* WORK TO COMPLETE:
Convert each line of the material below into a string in a JSON list, one string per line and in the original order, leaving out blank lines.

Data items:
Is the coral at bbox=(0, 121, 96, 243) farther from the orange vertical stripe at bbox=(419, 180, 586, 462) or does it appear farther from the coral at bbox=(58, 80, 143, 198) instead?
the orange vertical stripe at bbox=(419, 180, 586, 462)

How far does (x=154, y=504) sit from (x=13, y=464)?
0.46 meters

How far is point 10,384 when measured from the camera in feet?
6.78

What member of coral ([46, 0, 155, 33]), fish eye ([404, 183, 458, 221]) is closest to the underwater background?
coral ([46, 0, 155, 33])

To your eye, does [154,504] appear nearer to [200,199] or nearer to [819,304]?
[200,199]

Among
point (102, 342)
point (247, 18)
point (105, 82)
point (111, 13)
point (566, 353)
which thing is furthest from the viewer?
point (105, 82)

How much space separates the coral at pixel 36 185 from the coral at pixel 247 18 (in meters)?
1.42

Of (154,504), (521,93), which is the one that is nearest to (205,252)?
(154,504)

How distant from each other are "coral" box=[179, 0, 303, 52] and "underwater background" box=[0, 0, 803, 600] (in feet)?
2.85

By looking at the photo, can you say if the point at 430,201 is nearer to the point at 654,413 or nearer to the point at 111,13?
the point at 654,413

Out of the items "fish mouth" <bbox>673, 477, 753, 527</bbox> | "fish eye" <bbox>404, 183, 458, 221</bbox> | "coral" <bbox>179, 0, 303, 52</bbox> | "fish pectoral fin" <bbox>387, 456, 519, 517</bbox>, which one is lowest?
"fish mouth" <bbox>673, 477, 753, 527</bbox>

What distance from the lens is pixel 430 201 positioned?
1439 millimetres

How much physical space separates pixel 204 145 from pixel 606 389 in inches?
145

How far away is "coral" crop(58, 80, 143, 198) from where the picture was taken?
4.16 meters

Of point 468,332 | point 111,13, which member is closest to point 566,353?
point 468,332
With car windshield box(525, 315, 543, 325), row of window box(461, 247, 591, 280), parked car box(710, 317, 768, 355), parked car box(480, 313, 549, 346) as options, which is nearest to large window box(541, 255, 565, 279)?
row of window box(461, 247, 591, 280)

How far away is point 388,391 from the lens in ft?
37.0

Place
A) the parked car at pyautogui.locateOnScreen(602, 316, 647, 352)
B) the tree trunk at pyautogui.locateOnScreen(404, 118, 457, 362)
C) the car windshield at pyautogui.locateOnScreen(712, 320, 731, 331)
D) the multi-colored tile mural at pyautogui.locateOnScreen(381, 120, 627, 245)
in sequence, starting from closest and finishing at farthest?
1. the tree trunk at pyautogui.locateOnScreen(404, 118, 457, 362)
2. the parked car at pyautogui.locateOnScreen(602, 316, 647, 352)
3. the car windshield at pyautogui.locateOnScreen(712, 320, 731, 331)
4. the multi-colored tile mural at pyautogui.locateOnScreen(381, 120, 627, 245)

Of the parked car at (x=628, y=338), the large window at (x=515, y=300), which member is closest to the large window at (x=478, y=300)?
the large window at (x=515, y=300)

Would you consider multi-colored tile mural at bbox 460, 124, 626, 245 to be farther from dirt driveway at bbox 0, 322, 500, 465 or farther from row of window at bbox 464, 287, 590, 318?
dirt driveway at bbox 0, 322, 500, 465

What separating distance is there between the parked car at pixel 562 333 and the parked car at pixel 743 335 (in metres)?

* SOLUTION FOR THIS TASK:
[
  "Is the coral at bbox=(0, 121, 96, 243) farther from the orange vertical stripe at bbox=(419, 180, 586, 462) or does it appear farther from the coral at bbox=(58, 80, 143, 198) instead?",
  "the orange vertical stripe at bbox=(419, 180, 586, 462)",
  "How far does (x=154, y=504) sit from (x=13, y=464)?",
  "0.46 meters",
  "How far is point 10,384 when measured from the camera in feet?",
  "6.78",
  "What member of coral ([46, 0, 155, 33]), fish eye ([404, 183, 458, 221]) is closest to the underwater background?",
  "coral ([46, 0, 155, 33])",
  "To your eye, does [154,504] appear nearer to [200,199] or nearer to [819,304]?",
  "[200,199]",
  "Among",
  "point (102, 342)",
  "point (247, 18)",
  "point (105, 82)",
  "point (111, 13)",
  "point (566, 353)",
  "which thing is furthest from the viewer?",
  "point (105, 82)",
  "How much space separates the coral at pixel 36 185 from the coral at pixel 247 18 (in meters)?",
  "1.42",
  "Of (154,504), (521,93), which is the one that is nearest to (205,252)?",
  "(154,504)",
  "How distant from each other are \"coral\" box=[179, 0, 303, 52] and \"underwater background\" box=[0, 0, 803, 600] (in feet)?",
  "2.85",
  "By looking at the photo, can you say if the point at 430,201 is nearer to the point at 654,413 or nearer to the point at 111,13?",
  "the point at 654,413",
  "Out of the items \"fish mouth\" <bbox>673, 477, 753, 527</bbox> | \"fish eye\" <bbox>404, 183, 458, 221</bbox> | \"coral\" <bbox>179, 0, 303, 52</bbox> | \"fish pectoral fin\" <bbox>387, 456, 519, 517</bbox>, which one is lowest?",
  "\"fish mouth\" <bbox>673, 477, 753, 527</bbox>",
  "What distance from the lens is pixel 430 201 positioned?",
  "1439 millimetres",
  "How much physical space separates pixel 204 145 from pixel 606 389 in inches?",
  "145",
  "How far away is \"coral\" crop(58, 80, 143, 198) from where the picture was taken?",
  "4.16 meters",
  "Of point 468,332 | point 111,13, which member is closest to point 566,353?",
  "point 468,332",
  "With car windshield box(525, 315, 543, 325), row of window box(461, 247, 591, 280), parked car box(710, 317, 768, 355), parked car box(480, 313, 549, 346) as options, which is nearest to large window box(541, 255, 565, 279)?",
  "row of window box(461, 247, 591, 280)",
  "How far away is point 388,391 from the lens in ft?",
  "37.0",
  "Place",
  "A) the parked car at pyautogui.locateOnScreen(602, 316, 647, 352)",
  "B) the tree trunk at pyautogui.locateOnScreen(404, 118, 457, 362)",
  "C) the car windshield at pyautogui.locateOnScreen(712, 320, 731, 331)",
  "D) the multi-colored tile mural at pyautogui.locateOnScreen(381, 120, 627, 245)",
  "in sequence, starting from closest and finishing at farthest?",
  "1. the tree trunk at pyautogui.locateOnScreen(404, 118, 457, 362)",
  "2. the parked car at pyautogui.locateOnScreen(602, 316, 647, 352)",
  "3. the car windshield at pyautogui.locateOnScreen(712, 320, 731, 331)",
  "4. the multi-colored tile mural at pyautogui.locateOnScreen(381, 120, 627, 245)",
  "Of the parked car at (x=628, y=338), the large window at (x=515, y=300), which member is closest to the large window at (x=478, y=300)?",
  "the large window at (x=515, y=300)",
  "Would you consider multi-colored tile mural at bbox 460, 124, 626, 245 to be farther from dirt driveway at bbox 0, 322, 500, 465 or farther from row of window at bbox 464, 287, 590, 318?",
  "dirt driveway at bbox 0, 322, 500, 465",
  "What separating distance is there between the parked car at pixel 562 333 and the parked car at pixel 743 335 (in metres)?"
]